Achterin een donkere ruimte zien we Mami Kang staan. Een klein beetje licht valt op haar lichaam. Ze maakt minimale, vloeiende bewegingen en komt langzaam naar voren gelopen. Haar bewegingen worden even hoekig en schokkend, en dan weer rustig en vloeiend. Ze gaat zitten, sluit haar ogen en het lijkt alsof ze haar brein herprogrammeert: als ze haar ogen opent, is haar blik veranderd. Ze beweegt met kwaliteit van een personage uit een videogame naar een tak die ze in de bijna lege ruimte vindt.

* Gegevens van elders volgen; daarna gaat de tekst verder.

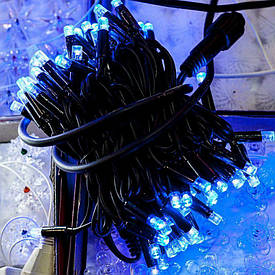 Гірлянда вулична Нитка 10 м синя, чорний дріт LED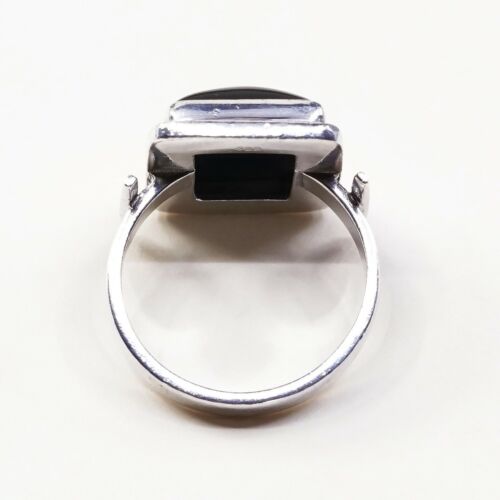 Sz 7.75, Vtg Sterling Silver Handmade Ring, 925 Silver Band W Obsidian Inlay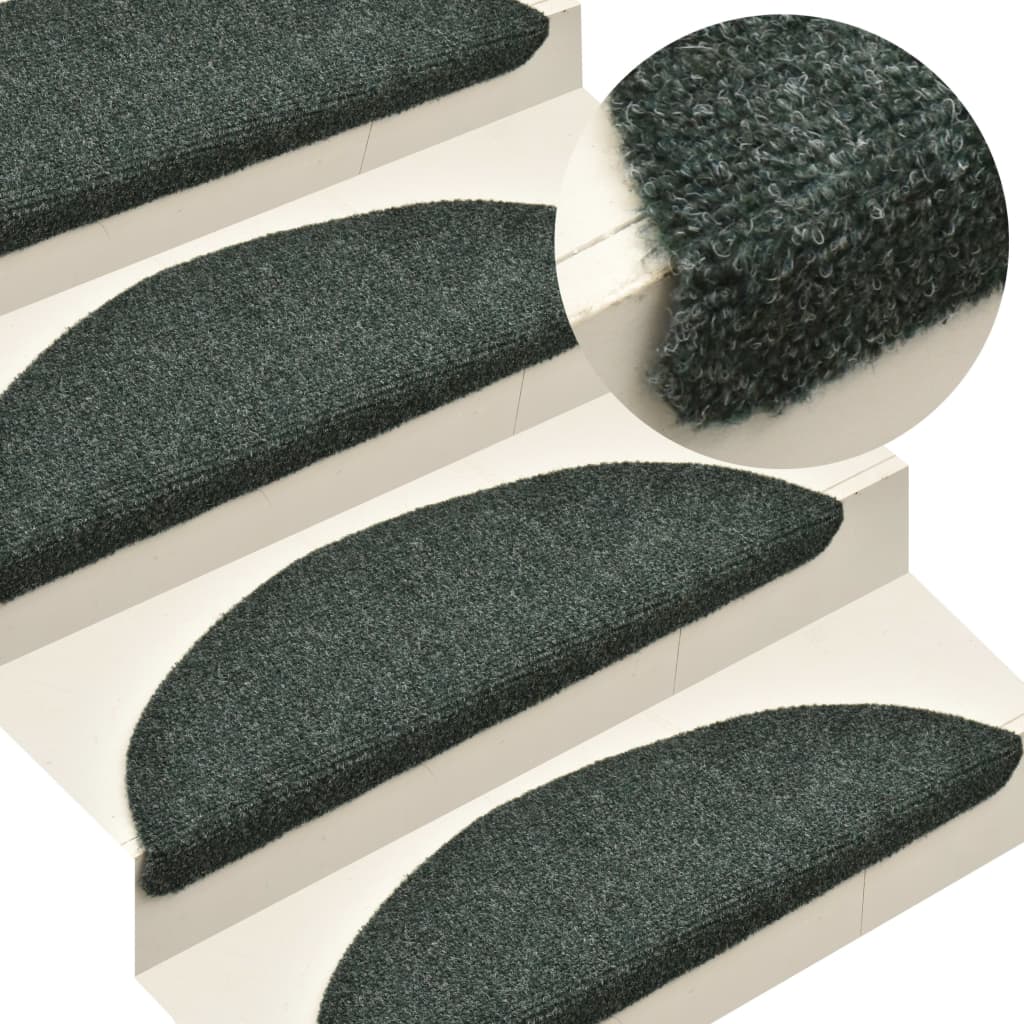 vidaXL Self-adhesive Stair Mats 15 pcs Green 56x17x3 cm Needle Punch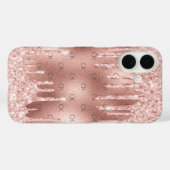 Roségold-Röte-Monogramm-Initialen Case-Mate iPhone Hülle (Rückseite (Horizontal))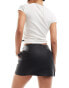 Фото #4 товара ONLY faux leather mini skirt with buckle detail in black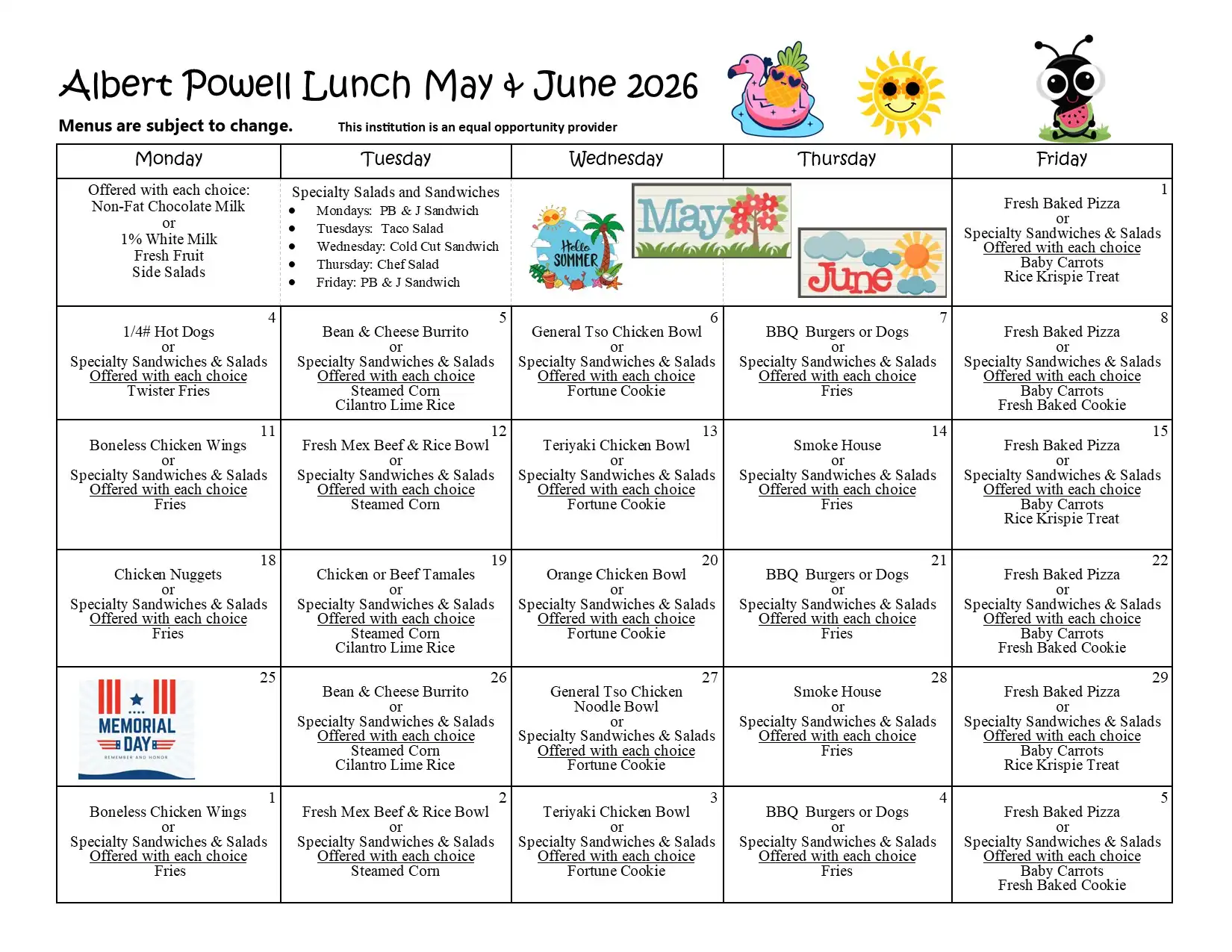 Albert Powell May-June 2026 Lunch Menu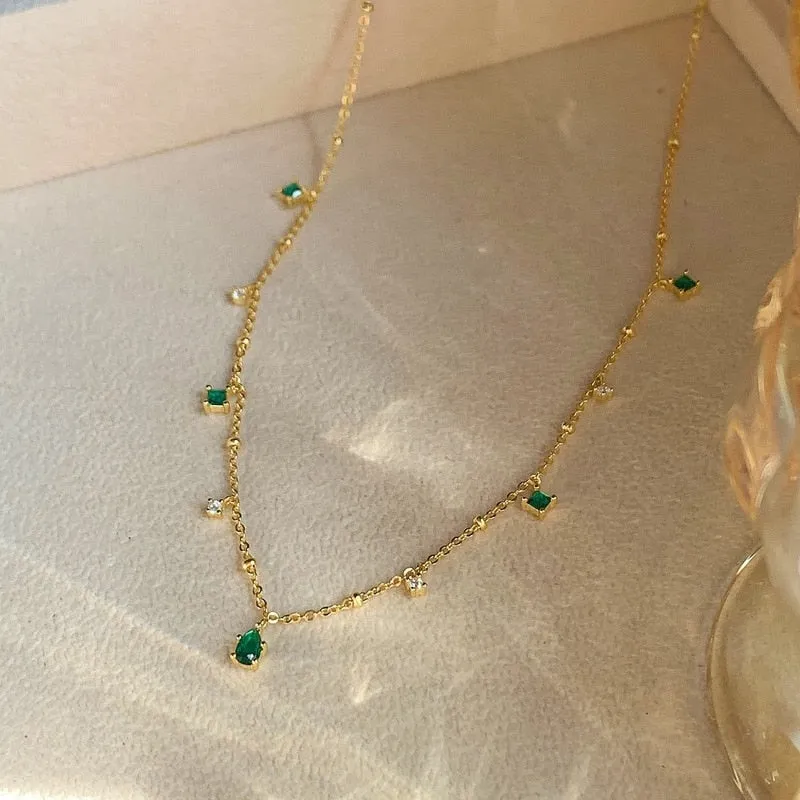 Exquisite Green Zircon Clavicle Chain Necklace Choker Necklace for Women Gifts Jewelry Vintage Design Necklace Wholesale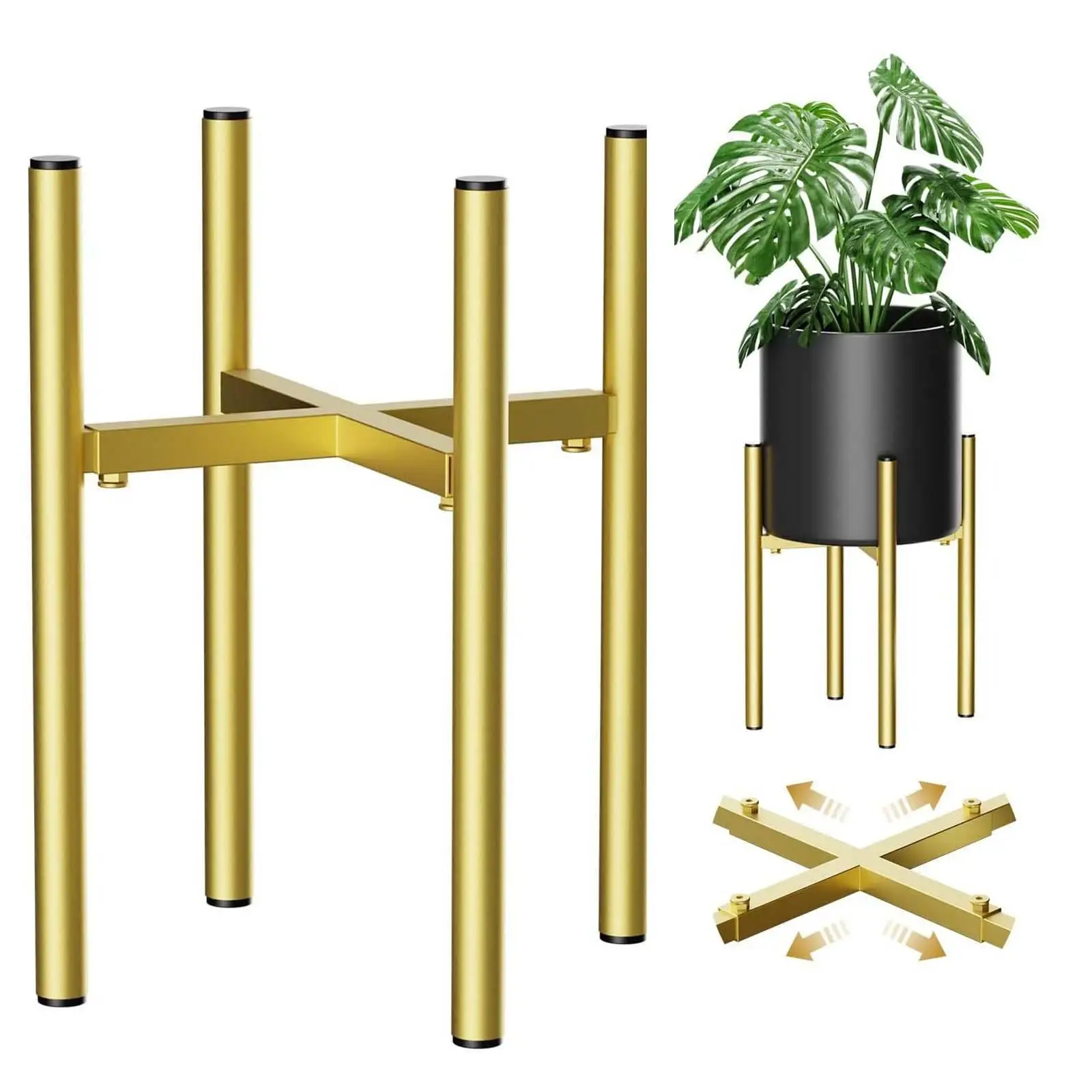 Plant Stand Gold Iron Item Stand Heavy Duty Holder Rack for Balcony Living Room Home Fits 7 to 12 inch Pots Different Sized Pots plant stand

Het zorgt voor een vervreemdende ervaring waarin Kang haar lichaam presenteert als een fluïde entiteit, die niet gevangen zit in één manier van zijn. Ze transformeert constant, het ene moment glijdend over de vloer, het andere moment staccato bewegend als een speelgoed hondje, dan weer traag kruipend, en weer een ander moment met zachte en stromende armbewegingen. Het is een interessante bewegingsstudie waarin Kang het publiek van weinig houvast voorziet en veel aan de verbeelding overlaat.
Dan daalt er vanuit de lucht een object naar beneden, dat een samensmelting lijkt van een dromenvanger, een gong en een heilig relikwie. Kang verschijnt erachter en uit haar mond klinkt voor het eerst een heldere luide klank. Het zit tussen een schreeuw en gezang in. Ze is als een sirene die ons bezweert, om hulp vraagt, of ons toezingt. Haar stemgeluid transformeert de zwarte ruimte tot een verlaten grot die haar stem tot in de oneindigheid blijft dragen. Het is een fascinerende scène, die me zowel angst inboezemt als verleidt om naar haar te blijven kijken en luisteren.